→ Written task A: According to the text on CloudWatch alarms, what three things are required to create an alarm?

→ Excerpted text:
Prevent and Troubleshoot Issues with CloudWatch Alarms

Learning Objectives

After completing this unit, you’ll be able to:

  • Explain the features of Amazon CloudWatch alarms.
  • Describe how Amazon CloudWatch alarms help prevent and troubleshoot operational issues.

Your cat photo application is hosted by various AWS services. It’s automatically sending metrics to CloudWatch. You can view and analyze those metrics using either the CloudWatch console or the AWS CLI. That’s great! 

However, you now have a lot of emails from your end users. Your website is having serious operational issues, and end users get an error when they try to upload their adorable cat photos. You log in to AWS and check your CloudWatch dashboards and CloudWatch Logs only to see that the number of 500-error responses has gone up 300% over the past 24 hours. 

You start digging. You find out that a recent code change is causing this. You fix the code problem, deploy the application update, and wait to see what happens. Over the next few hours, you can see in CloudWatch that the 500-error response rate has returned to normal levels—the issue is fixed. 

CloudWatch gave you the ability to troubleshoot and pinpoint what the issue was. But wouldn’t it be nice if you could have been notified about the rise in 500-error responses before your end users had to contact you? This is where CloudWatch alarms come into play. We explore what CloudWatch alarms are and how they work in this unit.

Configure a CloudWatch Alarm

You can create CloudWatch alarms to automatically initiate actions based on sustained state changes of your metrics. You configure when alarms are triggered and the action that is performed. 

You first need to decide what metric you want to set up an alarm for, then you define the threshold at which you want the alarm to trigger. Next, you define the specified time period of which the metric should cross the threshold for the alarm to be triggered. 

CloudWatch alarm logo with three vertical bars and a circle over the last bar, with the three requirements to create an alarm: a metric, threshold, and time period.

→ Input rows:

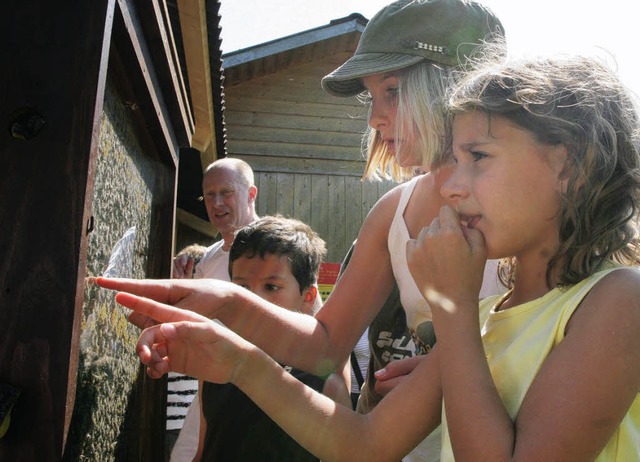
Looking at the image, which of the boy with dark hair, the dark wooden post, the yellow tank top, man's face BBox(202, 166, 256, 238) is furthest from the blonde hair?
man's face BBox(202, 166, 256, 238)

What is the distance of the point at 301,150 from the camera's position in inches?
405

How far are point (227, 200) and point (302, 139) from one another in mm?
5639

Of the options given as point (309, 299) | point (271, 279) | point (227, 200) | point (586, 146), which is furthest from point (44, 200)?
point (227, 200)

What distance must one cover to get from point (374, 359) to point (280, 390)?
32.0 inches

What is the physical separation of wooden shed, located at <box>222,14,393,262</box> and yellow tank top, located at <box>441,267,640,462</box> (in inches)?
331

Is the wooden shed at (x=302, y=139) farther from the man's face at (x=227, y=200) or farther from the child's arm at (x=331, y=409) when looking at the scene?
the child's arm at (x=331, y=409)

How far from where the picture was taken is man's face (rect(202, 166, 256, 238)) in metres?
4.80

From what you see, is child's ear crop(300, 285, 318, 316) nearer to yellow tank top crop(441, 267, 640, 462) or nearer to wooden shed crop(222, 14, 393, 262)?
yellow tank top crop(441, 267, 640, 462)

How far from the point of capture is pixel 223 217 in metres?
4.81

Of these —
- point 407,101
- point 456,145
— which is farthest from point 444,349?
point 407,101

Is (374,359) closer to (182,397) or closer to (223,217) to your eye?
(182,397)

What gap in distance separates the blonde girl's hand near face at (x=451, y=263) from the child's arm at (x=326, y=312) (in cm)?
69

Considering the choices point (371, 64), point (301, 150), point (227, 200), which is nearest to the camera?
point (371, 64)

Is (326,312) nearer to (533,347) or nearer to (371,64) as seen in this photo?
(371,64)
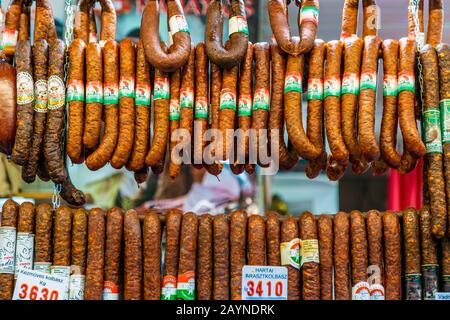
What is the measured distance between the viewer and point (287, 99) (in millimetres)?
3641

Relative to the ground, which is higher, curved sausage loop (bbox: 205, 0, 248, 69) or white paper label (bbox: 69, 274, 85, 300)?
curved sausage loop (bbox: 205, 0, 248, 69)

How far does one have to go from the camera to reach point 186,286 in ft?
11.8

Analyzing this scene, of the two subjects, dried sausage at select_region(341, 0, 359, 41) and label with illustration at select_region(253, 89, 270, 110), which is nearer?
label with illustration at select_region(253, 89, 270, 110)

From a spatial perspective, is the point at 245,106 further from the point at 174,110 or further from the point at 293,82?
the point at 174,110

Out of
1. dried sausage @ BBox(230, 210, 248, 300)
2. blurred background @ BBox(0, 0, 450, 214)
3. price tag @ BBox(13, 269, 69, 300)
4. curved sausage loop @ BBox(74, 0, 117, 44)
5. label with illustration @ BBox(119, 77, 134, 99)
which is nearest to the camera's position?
price tag @ BBox(13, 269, 69, 300)

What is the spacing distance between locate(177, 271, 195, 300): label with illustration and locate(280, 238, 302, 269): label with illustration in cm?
54

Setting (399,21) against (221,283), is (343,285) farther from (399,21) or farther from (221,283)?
(399,21)

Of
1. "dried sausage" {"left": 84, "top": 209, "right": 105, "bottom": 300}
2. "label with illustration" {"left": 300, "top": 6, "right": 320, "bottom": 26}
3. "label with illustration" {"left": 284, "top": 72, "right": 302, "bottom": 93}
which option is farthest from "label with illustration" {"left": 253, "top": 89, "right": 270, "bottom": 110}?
"dried sausage" {"left": 84, "top": 209, "right": 105, "bottom": 300}

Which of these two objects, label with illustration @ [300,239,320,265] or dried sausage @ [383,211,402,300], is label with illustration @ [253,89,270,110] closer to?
label with illustration @ [300,239,320,265]

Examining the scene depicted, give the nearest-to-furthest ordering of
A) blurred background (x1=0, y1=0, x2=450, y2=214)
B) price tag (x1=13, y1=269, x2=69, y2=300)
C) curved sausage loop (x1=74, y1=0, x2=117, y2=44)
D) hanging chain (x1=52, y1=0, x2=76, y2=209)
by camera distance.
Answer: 1. price tag (x1=13, y1=269, x2=69, y2=300)
2. hanging chain (x1=52, y1=0, x2=76, y2=209)
3. curved sausage loop (x1=74, y1=0, x2=117, y2=44)
4. blurred background (x1=0, y1=0, x2=450, y2=214)

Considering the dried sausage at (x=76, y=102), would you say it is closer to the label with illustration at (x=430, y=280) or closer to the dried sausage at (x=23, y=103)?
the dried sausage at (x=23, y=103)

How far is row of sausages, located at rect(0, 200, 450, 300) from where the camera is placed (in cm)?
360

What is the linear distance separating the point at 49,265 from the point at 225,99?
1.43 meters

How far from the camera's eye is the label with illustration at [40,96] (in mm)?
3693
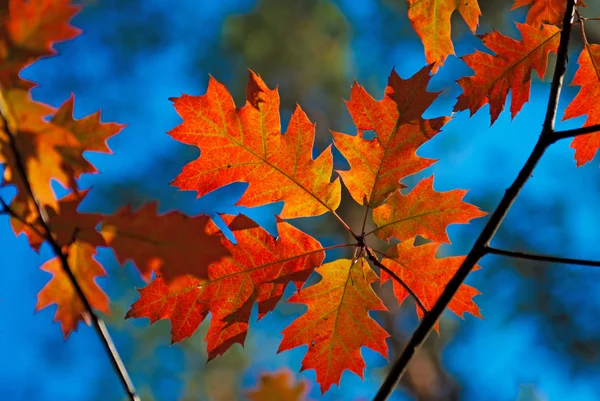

→ Written task B: Copy the stretch of the listing from the line containing "Considering the dried" through the end of the listing, leaving out the pictures.

→ Correct response A: A metric, a threshold, and a time period.

→ Correct response B:
Considering the dried sausage at (x=76, y=102), would you say it is closer to the label with illustration at (x=430, y=280) or closer to the dried sausage at (x=23, y=103)?
the dried sausage at (x=23, y=103)

How far is row of sausages, located at rect(0, 200, 450, 300) from where the camera is placed (in cm)?
360

What is the linear distance separating the point at 49,265 from the point at 225,99?
1.43 meters

How far from the camera's eye is the label with illustration at [40,96] (in mm)?
3693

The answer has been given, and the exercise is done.